Calibration and Open-Loop Control of Sunram 7: An MR Safe Robotic System for Breast Biopsy

When a suspicious lesion is detected in breast tissue, often an MRI-guided biopsy is performed in order to classify said lesion. The current biopsy procedure is however not efficient and not accurate, resulting in relatively large tissue damage. Therefore, over the last few years, an MR-safe robotic system for breast biopsies is developed called the Sunram 7.

For accurate position control, robots use encoders. The Sunram 7 however does not possess such encoders as they are not MR-safe. Therefore, only feedforward can be used. In this way, all the joints of the robot have to be placed in a certain zero-configuration from which the robot is then steered towards a target. This method is however susceptible to errors such as the skipping of steps during operation or non-accurate calibration. Therefore, in this Thesis, a new system, which can optically track the needle-tip of the Sunram 7, is designed and evaluated.

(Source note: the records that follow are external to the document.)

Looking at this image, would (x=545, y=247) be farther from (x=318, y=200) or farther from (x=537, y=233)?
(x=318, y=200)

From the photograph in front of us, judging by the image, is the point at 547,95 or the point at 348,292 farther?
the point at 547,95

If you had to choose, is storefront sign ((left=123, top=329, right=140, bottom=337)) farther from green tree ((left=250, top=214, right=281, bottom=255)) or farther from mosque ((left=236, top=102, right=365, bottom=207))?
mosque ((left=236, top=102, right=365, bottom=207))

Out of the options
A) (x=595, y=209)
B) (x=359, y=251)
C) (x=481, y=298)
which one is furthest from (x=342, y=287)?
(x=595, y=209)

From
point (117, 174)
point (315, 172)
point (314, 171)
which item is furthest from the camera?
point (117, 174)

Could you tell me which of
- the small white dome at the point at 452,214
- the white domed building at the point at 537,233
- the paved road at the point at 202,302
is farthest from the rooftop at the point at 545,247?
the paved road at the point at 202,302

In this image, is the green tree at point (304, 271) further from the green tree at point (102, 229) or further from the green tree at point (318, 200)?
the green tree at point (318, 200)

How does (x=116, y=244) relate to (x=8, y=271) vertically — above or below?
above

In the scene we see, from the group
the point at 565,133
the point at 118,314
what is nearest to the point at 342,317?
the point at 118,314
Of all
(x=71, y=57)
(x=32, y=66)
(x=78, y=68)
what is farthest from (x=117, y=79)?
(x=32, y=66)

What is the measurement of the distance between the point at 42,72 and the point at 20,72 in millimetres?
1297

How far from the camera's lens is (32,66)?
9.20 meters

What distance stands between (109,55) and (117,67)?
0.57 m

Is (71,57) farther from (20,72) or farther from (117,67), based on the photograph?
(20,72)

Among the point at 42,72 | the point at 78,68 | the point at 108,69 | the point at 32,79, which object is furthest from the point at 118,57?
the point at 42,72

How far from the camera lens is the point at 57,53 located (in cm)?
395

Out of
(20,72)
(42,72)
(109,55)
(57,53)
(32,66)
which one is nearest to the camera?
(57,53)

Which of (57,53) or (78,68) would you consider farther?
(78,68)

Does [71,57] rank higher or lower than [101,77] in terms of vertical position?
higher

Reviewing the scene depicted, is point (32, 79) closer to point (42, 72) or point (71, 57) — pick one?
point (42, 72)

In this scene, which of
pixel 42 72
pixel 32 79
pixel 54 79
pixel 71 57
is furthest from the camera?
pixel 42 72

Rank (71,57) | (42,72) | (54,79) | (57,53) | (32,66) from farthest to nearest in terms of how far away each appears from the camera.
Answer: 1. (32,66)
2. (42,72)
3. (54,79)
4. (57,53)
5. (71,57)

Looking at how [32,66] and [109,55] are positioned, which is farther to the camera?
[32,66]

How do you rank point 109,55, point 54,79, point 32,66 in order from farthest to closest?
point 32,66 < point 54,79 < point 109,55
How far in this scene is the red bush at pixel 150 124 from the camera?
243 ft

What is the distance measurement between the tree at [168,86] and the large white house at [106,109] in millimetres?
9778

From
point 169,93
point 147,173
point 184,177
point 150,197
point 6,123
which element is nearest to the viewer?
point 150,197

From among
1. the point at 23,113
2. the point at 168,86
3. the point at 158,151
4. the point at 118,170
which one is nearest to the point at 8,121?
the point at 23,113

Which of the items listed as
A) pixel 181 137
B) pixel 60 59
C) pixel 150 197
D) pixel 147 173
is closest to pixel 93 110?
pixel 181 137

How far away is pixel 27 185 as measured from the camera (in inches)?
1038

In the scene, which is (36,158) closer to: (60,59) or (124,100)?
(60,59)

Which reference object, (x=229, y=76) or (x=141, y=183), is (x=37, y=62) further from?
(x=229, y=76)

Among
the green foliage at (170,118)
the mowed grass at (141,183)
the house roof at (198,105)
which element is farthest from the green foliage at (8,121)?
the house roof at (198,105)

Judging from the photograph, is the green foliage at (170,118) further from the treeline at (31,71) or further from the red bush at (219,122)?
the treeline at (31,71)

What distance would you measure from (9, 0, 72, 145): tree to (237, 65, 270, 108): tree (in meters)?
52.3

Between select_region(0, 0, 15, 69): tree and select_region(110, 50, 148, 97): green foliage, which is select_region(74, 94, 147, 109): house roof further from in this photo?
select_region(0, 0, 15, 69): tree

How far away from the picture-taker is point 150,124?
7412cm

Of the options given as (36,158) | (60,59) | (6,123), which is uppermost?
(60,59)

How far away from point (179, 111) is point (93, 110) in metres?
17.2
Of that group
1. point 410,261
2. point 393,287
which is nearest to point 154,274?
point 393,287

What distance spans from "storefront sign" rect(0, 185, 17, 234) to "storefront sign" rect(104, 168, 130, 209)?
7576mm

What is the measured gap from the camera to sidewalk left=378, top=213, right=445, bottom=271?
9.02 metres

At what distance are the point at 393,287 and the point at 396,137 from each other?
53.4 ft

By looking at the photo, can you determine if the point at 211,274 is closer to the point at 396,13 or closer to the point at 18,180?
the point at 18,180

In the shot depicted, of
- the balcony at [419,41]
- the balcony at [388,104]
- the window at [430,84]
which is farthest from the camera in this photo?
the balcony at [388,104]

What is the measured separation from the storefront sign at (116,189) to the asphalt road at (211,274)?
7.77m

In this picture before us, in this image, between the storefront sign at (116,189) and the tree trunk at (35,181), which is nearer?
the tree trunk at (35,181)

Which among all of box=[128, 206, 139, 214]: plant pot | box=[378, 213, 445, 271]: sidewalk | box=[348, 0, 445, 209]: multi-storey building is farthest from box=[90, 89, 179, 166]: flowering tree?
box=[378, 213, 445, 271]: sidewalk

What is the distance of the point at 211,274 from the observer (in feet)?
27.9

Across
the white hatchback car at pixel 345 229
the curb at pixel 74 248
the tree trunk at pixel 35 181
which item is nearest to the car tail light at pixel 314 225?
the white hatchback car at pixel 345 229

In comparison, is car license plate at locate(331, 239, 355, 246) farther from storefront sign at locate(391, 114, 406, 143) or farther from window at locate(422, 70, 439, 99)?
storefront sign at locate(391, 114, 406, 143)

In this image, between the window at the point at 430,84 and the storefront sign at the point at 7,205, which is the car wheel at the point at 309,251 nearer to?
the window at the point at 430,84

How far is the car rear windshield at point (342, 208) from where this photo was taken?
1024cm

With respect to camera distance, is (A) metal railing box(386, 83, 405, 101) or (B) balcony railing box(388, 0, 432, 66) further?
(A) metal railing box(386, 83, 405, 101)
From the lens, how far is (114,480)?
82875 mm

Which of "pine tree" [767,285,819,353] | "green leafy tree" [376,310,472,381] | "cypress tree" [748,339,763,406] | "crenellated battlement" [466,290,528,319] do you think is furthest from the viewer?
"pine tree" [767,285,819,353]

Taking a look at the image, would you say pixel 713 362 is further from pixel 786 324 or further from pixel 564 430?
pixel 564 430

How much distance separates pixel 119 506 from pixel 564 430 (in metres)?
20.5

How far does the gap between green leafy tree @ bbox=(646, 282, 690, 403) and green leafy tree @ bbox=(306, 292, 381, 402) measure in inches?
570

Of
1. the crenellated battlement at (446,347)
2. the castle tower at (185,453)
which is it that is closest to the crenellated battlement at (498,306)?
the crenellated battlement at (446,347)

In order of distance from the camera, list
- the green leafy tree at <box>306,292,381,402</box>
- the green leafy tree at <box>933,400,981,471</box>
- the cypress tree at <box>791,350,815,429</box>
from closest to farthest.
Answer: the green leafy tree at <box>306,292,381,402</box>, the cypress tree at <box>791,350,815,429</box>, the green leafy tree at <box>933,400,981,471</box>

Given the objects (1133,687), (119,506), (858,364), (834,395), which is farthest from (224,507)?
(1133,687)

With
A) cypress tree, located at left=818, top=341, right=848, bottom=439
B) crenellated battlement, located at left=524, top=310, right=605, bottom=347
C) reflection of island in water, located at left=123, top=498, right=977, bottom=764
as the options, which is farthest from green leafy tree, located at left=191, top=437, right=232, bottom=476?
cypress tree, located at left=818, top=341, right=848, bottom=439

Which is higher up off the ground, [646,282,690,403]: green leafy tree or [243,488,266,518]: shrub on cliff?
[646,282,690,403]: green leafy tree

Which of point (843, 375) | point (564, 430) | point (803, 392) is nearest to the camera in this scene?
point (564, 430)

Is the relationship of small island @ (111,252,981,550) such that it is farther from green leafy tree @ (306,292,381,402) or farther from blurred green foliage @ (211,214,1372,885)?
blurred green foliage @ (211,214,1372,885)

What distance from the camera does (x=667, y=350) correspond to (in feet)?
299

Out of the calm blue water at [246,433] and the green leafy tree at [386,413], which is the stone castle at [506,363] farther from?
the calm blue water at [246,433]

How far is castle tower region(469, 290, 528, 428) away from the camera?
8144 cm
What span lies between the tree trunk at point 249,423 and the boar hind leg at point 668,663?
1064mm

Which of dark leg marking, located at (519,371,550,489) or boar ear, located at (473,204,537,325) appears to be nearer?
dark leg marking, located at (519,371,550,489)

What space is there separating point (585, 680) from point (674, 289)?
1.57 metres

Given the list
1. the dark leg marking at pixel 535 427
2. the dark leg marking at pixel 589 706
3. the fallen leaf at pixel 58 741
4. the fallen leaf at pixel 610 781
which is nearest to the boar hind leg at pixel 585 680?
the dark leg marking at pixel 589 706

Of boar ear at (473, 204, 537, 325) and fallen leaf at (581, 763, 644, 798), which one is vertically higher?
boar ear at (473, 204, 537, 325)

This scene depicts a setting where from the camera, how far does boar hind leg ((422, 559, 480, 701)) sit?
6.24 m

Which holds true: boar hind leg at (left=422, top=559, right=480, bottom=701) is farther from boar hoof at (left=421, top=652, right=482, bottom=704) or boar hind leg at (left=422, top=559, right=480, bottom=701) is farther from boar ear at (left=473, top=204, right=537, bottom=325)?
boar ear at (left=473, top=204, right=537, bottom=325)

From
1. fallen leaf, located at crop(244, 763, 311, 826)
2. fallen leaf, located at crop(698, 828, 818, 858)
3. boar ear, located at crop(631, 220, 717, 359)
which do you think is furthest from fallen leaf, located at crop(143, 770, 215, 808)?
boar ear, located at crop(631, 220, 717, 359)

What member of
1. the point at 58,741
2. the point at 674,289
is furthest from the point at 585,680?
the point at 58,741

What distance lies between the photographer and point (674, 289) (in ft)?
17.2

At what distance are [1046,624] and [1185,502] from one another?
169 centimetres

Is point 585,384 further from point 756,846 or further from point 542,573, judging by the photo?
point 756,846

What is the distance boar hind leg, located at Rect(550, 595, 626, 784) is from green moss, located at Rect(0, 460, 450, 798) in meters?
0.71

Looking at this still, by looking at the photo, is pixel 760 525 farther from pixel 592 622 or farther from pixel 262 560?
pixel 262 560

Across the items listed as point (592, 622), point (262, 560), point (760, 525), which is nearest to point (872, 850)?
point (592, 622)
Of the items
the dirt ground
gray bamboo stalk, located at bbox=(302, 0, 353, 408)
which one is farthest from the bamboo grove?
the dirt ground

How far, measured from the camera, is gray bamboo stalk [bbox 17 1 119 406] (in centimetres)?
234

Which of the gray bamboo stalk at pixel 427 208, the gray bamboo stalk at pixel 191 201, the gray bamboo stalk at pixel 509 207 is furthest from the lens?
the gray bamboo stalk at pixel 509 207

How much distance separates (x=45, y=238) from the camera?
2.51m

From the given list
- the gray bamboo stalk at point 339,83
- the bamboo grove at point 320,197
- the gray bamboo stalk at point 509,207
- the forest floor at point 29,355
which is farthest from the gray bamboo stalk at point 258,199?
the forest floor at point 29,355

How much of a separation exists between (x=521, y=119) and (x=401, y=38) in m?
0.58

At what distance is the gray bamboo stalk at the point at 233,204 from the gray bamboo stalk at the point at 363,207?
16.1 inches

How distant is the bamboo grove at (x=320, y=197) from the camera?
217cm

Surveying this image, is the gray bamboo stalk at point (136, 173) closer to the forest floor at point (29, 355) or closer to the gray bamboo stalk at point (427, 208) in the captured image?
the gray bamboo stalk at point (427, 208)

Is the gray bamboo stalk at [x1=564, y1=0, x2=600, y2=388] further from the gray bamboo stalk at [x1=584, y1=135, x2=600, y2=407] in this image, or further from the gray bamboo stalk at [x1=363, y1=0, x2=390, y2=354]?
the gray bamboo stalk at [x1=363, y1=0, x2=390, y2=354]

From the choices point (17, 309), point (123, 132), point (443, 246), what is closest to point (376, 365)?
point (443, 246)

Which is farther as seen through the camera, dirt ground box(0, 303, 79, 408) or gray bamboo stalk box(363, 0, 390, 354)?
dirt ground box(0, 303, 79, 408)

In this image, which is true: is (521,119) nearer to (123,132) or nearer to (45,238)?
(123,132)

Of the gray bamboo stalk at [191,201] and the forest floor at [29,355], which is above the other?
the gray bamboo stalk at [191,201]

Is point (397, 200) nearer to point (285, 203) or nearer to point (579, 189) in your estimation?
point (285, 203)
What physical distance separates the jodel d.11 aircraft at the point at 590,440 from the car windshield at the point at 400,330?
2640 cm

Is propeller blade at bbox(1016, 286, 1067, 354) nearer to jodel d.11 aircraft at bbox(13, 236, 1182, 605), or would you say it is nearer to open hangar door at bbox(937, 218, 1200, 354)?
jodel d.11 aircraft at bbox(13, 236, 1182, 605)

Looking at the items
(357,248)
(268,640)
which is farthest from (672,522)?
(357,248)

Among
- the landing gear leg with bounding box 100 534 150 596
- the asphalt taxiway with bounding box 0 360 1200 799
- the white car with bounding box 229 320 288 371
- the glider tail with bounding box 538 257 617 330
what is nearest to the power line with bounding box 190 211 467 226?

The designed tracking system uses computer vision in conjunction with ArUco markers to track the position of the needle in a coordinate frame defined by the base on which the robot is mounted.

It was shown that this method can place the needle-tip in a range of 0.1 to 6mm from the desired target. The most important source of this error was found to be the contour detection of the marker, which needs to be improved in order to make the system even more accurate.